Tamil Nadu, chief minister O Panneerselvam has said that he will take necessary steps to make sure that the banned bull taming sport Jallikattu takes place. The CM is also planning to meet the Prime Minister in this regard.
The statement comes after nearly 3,000 people crowded to protest at Chennai's Marina beach. Students, techies, actors and politicians support the traditional bull-taming sport of Jallikattu, which is considered as a symbol of Tamil pride and culture. The Madras Court has also denied to interfere in the protest.
Some groups have also been demanded to ban People for Ethical Treatment of Animals or PETA, which has lobbied hard to ensure that the sport is not allowed in the country.

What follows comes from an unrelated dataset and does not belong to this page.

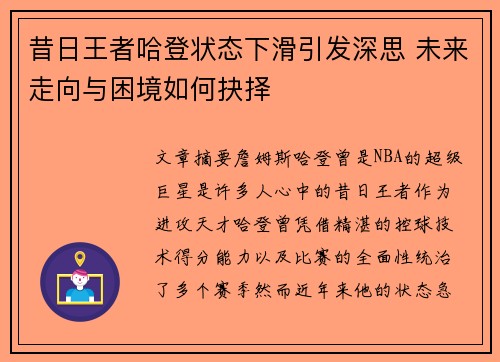 昔日王者哈登状态下滑引发深思 未来走向与困境如何抉择

文章摘要詹姆斯哈登曾是NBA的超级巨星是许多人心中的昔日王者作为进攻天才哈登曾凭借精湛的控球技术得分能力以及比赛的全面性统治了多个赛季然而近年来他的状态急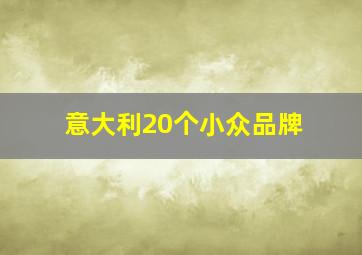 意大利20个小众品牌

The Supreme Court of India had banned Jallikattu - it's a bull-taming sport, plays during Pongal in India. The apex court has strictly denied allowing the Jallikatu by rejecting plea seeking permission for the event.
Jallikattu has been played in India for over 2000 years, which was known as 'yeru thaluvudal' - which means hugging the bull.

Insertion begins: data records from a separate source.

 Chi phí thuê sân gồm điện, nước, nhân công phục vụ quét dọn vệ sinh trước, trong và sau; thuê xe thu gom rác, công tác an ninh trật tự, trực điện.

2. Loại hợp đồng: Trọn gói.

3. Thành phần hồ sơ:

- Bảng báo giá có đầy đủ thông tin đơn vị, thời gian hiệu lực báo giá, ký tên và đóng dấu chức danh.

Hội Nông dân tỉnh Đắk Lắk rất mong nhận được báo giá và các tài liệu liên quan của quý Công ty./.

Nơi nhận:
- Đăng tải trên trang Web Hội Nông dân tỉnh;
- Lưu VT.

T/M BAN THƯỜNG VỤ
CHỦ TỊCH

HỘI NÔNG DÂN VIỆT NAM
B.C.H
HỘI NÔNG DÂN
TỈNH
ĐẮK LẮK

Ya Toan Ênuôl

Earlier it was a like a swayamwar ceremony to pick a bridegroom - the successful tamer would get to marry the maiden but things changed with time.
How the game is being played
A natively reared stud is set free inside an arena filled with young participants. The challenge lies in taming the bull with bare hands.
- Ideally, participants try to grab the bull by its horns or tail and wrestle it into submission.